** Opening EXERCISE PASSAGE block **

Monday, November 19, 2012

Why 80% of CEO's should be fired

The good news is that the average tenure of a CMO has increased from 23.2 months in 2006 to 42 months in 2012. The bad news? Their most senior leader views “CMOs as being outside of their internal circle of key business decision-makers (such as CFO, COO and CIO).”

This is according to a study that has been published by English (self proclaimed) “Marketing Performance” firm Fournaise MarketingGroup. According to this study, among more than 1,200 CEOs of large corporations and small and medium-sized businesses based in North America, Europe, Asia and Australia, 80% of CEO’s are “not very impressed” with their marketing teams.






CEO’s do not believe that marketers add value to the bottom line, and have given up giving them measurable targets to deliver ROI for the significant marketing investments they make. A large majority of these CEO’s admit having removed once basic marketing functions such as innovation and pricing to other, apparently more accountable and trustworthy executives.

“Whether we like it or not, what CEOs are telling us is clear-cut: They don’t trust traditional marketers, and don’t expect much from them,” sums up Jerome Fontaine, Fournaise’s global CEO and chief tracker.

** Closing EXERCISE PASSAGE block **
** Opening INFORMATION SHOWN block **

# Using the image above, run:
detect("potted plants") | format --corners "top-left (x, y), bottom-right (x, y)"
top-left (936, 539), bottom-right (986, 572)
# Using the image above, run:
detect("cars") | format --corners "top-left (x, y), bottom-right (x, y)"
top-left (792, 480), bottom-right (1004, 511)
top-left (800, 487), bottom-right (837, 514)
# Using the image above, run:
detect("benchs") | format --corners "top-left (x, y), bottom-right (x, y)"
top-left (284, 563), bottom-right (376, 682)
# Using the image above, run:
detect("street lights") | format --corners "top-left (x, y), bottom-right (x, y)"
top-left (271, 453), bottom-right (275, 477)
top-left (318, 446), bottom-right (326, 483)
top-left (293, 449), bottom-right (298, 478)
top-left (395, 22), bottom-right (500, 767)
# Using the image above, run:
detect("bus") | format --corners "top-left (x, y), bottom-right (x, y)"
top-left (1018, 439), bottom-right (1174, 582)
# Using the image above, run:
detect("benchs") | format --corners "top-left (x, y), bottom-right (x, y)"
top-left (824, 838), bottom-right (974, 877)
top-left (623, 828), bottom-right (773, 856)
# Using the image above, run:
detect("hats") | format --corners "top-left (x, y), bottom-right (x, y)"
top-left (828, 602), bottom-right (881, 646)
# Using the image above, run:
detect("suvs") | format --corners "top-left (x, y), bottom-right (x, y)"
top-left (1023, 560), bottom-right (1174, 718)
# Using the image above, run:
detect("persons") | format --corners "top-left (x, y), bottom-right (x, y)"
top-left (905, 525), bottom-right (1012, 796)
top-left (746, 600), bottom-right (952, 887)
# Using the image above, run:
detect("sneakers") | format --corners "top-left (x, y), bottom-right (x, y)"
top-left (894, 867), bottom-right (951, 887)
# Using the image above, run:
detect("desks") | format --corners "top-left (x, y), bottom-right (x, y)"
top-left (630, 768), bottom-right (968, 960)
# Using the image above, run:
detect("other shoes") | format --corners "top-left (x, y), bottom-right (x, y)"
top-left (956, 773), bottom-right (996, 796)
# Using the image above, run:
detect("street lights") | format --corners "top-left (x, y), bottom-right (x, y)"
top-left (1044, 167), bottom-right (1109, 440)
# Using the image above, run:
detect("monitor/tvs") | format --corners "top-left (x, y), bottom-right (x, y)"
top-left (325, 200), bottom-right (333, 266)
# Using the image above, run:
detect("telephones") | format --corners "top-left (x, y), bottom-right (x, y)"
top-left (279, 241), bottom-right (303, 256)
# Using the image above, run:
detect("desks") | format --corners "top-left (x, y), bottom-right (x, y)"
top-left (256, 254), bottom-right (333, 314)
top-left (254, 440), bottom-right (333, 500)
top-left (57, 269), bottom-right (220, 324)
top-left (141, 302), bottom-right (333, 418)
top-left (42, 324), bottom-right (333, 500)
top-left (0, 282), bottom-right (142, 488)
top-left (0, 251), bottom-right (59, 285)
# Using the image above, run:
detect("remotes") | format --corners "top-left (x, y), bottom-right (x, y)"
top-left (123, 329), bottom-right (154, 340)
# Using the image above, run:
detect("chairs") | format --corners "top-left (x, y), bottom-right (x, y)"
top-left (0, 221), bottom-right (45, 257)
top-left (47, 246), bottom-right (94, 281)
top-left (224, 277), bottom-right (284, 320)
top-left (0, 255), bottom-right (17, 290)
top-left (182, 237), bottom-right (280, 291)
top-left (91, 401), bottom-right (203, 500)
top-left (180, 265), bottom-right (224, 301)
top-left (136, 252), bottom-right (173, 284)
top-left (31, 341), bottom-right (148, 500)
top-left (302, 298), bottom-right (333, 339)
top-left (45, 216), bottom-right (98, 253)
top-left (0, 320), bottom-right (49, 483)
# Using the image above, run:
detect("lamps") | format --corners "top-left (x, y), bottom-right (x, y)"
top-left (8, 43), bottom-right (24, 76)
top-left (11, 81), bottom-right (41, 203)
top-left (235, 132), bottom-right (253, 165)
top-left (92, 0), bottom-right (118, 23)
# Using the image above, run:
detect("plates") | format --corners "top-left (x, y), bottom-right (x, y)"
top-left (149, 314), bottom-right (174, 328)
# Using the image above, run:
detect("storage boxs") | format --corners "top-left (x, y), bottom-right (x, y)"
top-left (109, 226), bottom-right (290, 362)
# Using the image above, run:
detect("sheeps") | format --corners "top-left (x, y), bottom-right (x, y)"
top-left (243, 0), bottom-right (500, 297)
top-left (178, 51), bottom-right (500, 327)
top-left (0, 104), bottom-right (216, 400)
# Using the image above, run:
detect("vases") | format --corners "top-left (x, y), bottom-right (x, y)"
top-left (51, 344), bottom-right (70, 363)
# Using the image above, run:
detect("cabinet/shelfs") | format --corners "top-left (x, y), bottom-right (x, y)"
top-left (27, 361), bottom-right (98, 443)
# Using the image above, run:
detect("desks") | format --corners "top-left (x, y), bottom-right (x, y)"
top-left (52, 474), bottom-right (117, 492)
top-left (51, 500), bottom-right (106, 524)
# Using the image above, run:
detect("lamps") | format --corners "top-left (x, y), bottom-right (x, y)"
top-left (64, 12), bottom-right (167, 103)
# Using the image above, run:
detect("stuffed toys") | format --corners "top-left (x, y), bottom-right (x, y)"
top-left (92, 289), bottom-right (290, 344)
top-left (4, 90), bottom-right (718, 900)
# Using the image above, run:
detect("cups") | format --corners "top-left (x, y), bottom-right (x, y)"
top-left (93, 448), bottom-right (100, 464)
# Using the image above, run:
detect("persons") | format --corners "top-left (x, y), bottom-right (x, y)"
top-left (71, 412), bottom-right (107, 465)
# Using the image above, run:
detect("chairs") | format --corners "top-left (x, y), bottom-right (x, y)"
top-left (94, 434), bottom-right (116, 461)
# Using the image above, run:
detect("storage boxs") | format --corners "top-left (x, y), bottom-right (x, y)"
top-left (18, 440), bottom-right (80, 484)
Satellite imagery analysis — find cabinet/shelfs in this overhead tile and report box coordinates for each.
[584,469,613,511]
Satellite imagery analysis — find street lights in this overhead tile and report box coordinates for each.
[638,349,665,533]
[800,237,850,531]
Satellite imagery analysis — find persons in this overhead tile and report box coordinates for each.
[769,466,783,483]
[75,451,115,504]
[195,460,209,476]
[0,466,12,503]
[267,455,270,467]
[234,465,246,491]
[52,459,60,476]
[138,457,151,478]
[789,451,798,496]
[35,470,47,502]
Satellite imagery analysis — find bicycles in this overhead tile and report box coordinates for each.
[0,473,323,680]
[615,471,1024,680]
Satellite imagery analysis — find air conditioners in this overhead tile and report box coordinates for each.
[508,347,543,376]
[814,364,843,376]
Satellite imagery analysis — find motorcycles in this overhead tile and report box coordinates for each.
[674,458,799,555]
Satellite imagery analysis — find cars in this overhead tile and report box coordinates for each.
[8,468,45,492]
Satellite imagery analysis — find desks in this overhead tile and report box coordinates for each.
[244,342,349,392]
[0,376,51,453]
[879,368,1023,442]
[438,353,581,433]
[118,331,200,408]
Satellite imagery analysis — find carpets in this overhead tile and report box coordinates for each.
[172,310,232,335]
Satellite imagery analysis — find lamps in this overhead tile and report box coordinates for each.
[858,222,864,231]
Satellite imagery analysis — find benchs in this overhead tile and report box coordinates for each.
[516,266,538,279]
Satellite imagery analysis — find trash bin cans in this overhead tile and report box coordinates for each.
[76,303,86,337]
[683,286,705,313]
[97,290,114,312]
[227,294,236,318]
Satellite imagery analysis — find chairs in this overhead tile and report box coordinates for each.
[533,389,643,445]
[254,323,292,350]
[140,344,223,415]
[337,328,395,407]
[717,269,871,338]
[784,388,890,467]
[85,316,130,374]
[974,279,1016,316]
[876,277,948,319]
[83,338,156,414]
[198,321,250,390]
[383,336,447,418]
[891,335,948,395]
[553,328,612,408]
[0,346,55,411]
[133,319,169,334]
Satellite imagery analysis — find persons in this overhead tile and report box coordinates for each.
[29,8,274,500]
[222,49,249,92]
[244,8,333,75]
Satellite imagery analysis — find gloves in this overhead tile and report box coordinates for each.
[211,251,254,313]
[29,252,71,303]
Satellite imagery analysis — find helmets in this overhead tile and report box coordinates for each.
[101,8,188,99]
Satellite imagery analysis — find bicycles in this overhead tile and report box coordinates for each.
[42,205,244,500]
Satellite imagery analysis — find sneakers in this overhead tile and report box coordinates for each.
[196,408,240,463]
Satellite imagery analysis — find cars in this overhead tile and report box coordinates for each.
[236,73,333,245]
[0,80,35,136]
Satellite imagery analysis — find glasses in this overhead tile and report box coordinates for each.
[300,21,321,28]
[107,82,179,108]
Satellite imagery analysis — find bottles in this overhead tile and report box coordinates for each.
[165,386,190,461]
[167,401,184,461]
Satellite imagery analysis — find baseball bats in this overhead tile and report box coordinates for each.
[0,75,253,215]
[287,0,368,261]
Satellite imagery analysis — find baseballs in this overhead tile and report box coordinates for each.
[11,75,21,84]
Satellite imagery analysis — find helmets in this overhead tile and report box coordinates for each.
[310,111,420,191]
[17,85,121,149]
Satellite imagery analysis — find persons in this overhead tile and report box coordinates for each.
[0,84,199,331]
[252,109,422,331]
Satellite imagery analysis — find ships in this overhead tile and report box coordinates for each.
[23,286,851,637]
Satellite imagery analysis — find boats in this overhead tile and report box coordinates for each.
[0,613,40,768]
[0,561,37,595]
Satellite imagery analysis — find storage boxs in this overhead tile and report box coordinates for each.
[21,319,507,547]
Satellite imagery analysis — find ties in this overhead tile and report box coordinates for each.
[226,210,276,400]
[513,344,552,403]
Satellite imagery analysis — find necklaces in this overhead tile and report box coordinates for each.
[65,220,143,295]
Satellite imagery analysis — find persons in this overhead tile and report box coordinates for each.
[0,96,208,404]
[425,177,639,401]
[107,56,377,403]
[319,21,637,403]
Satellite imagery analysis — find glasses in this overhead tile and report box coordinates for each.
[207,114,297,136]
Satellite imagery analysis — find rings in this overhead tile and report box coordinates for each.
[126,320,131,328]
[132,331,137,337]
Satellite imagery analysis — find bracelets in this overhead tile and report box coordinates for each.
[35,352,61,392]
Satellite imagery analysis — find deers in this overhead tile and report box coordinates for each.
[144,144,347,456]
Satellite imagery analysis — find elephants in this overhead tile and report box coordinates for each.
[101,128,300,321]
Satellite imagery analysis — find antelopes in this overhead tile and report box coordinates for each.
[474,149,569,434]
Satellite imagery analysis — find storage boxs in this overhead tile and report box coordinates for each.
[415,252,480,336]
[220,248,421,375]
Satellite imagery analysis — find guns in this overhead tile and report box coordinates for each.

** Closing INFORMATION SHOWN block **

*REQUIREMENT A*:
What was the average tenure of a CMO in 2012, according to the article on CEOs and their marketing teams?
*REQUIREMENT B*:
Reproduce the article on CEOs and their marketing teams from "Monday, November 19, 2012" to "their marketing teams.".
*REQUIREMENT C*:
Carry on the article on CEOs and their marketing teams from its last sentence.

*ANSWER SPACE A*:
42 months.

*ANSWER SPACE B*:
Monday, November 19, 2012

Why 80% of CEO's should be fired

The good news is that the average tenure of a CMO has increased from 23.2 months in 2006 to 42 months in 2012. The bad news? Their most senior leader views “CMOs as being outside of their internal circle of key business decision-makers (such as CFO, COO and CIO).”

This is according to a study that has been published by English (self proclaimed) “Marketing Performance” firm Fournaise MarketingGroup. According to this study, among more than 1,200 CEOs of large corporations and small and medium-sized businesses based in North America, Europe, Asia and Australia, 80% of CEO’s are “not very impressed” with their marketing teams.

*ANSWER SPACE C*:
Nice!

The real rub here is the admission that CEO’s have given up giving marketers clearly business-linked performance targets. Shame on those CEO’s. That is as bad as being responsible for millions of dollars of SuperPac money and investing it in old style media and offering no clearly defined success tracking.

We live in an age where there are now more and more sophisticated tools that actually help you calculate a form of Marketing ROI. And so we all bloody well should. There is more data than we ever had at our disposal. There are some really, really clever algorithm-jockeys who can create magic with all this data. I have worked with Rex Briggs’ Marketing Evolution’s ROMO, Octagon's Simon Wardle and with Huw Griffiths over at UM, who was just named a Media All-Star by AdWeek. Smart, smart people.



All that is needed is an enlightened senior leadership that demands a better (or “any”) level of Marketing ROI measurement. This should not be expressed in outputs such as “CPM/GRP/CPT” for traditional media, nor should they or can they be “CTR/Fan count/Number-Of-Likes” in digital.

In my experience, it is totally possible to develop marketing models that will eat all your data, and create very insightful “what if” scenario outcomes. These smart models are able to suggest a mix of touch points that have a high probability of delivering “awareness” if that is what your brand is after, and will offer a different mix if you are after “re-consideration” or “response/participation”.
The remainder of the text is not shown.